Julguei que a mecânica seria uma
ciência exacta, como a matemática, como os cálculos que eu tão bem sabia fazer
na disciplina de física (a estática, a dinâmica e a quântica) (acelerações e
movimentos, forças, peso, vectores, and so on) dentro daquelas salas de calor
constante entremeado com frescas correntes de ar a cheirar a acácia rubra.
Tenho verificado que talvez não
seja bem assim.
Observo os mecânicos, abrem o capô
e coçam a cabeça, embaralhando os cabelos mesmo que eles sejam pente 3,
grisalhos ou negros ou até que nem existam.
O meu psiquiatra também faz o
mesmo. Homem sexagenário de perfil freudiano sentado no seu cadeirão, de olhar
atento e curioso, pronto a descobrir o ninho de cucos que poderá existir em
mim.
Os raciocínios que obrigam a essa
esfregação não devem ser matemáticos, suponho.
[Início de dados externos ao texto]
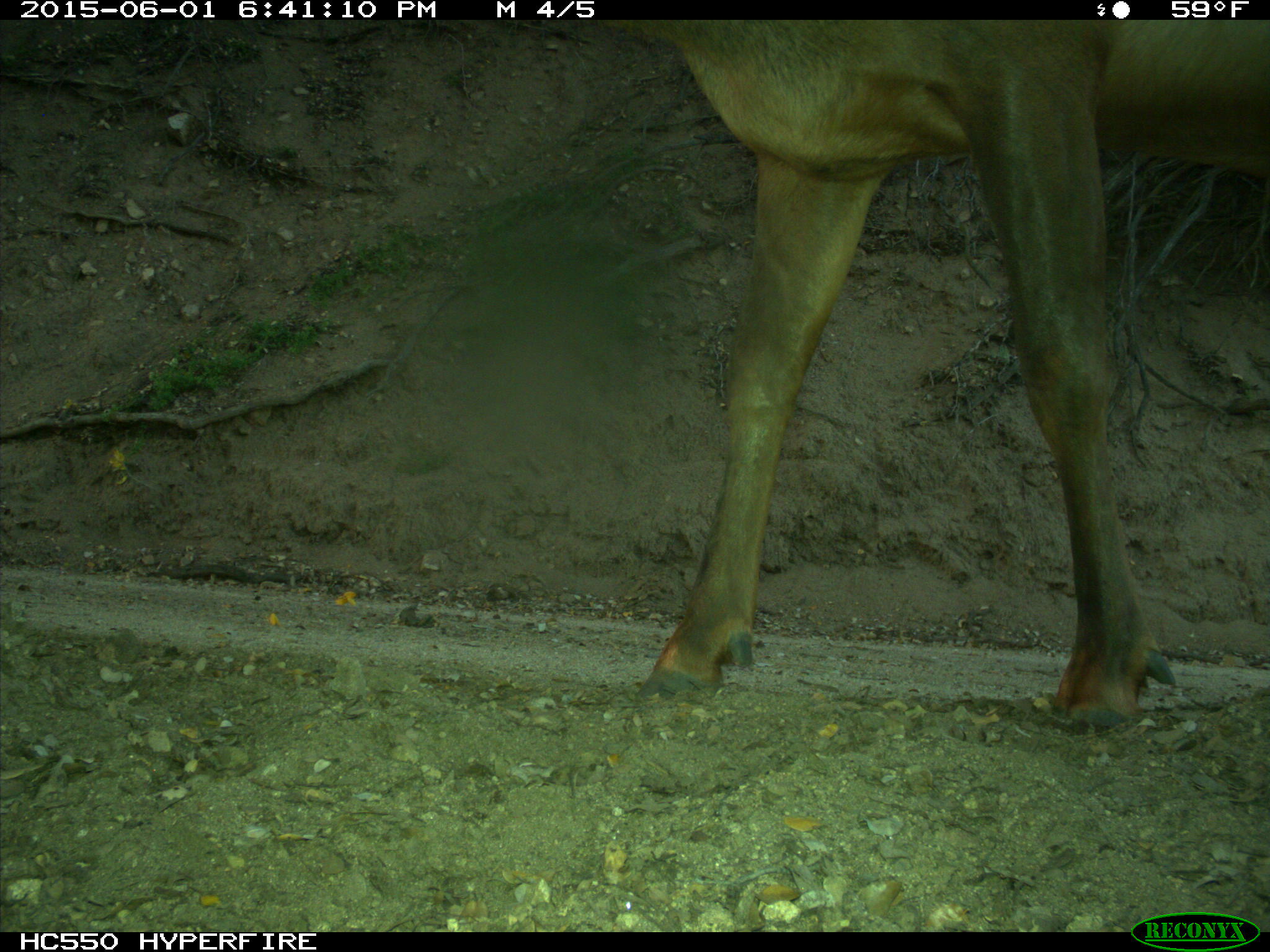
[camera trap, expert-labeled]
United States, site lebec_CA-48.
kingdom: Animalia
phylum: Chordata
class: Mammalia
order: Artiodactyla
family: Cervidae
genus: Cervus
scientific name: Cervus canadensis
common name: elk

Tenho reflectido sobre isso,
tenho-me questionada para melhor conhecer o mundo.
Quando falo das minhas fobias,
dos meus sonhos, dos meus pesadelos diurnos e nocturnos, das minhas
inseguranças, o psi afaga a barba e invariavelmente passa disfarçadamente os
dedos levando a sua caneta credenciada entre eles e esfrega a cabeça. Não há
matemática que não se vergue à sua caneta parker rialto (acredito eu).
O que quererá isso dizer?
Será a lógica ilógica das minhas dúvidas
esofágicas que assanham a circulação da cabeça do meu psi?
O mecânico faz igual,
evidentemente com as mãos oleadas em massa consistente, menos elegante,
vestindo um fato de macaco azul muito manchado e com odor a escape, óleo queimado
e transpiração quê bê, mas imbuído do mesmo gestual e com o mesmo brilho
preocupado reflectido nos olhos, ávido pela descoberta e pelo prazer de navegar
pelo desconhecido. Olhos que vêm, cabos, baterias, carburadores, pistons, tubos
e bombas injectoras, análogos aos olhos que vêm frustrações, desejos, sonhos e
complexos. Um cruza as mãos atrás das costas e circunda a frente do meu jeep, o
outro permanece sentado no seu cadeirão e escreve, escreve…e no fim levanta-se
cruza as mãos atrás das costas e circunda a long chaise onde estou semideitada.
Um tem a reprodução da “Nua
sentada num divã” de Modigliani pendurada ao lado da sua secretária bem
organizada com receituário, um pequeno martelo, um pisa papeis da Marinha Grande,
e pequenos blocos de apontamentos com publicidade farmacêutica. O outro tem um
calendário Pirelli de gajas descascadas ao lado da sua mesa de trabalho cheia
de facturas para pagar, chaves inglesas e chaves de fendas parecendo perdidas,
mas que não estão. O pisa papéis é uma roda dentada.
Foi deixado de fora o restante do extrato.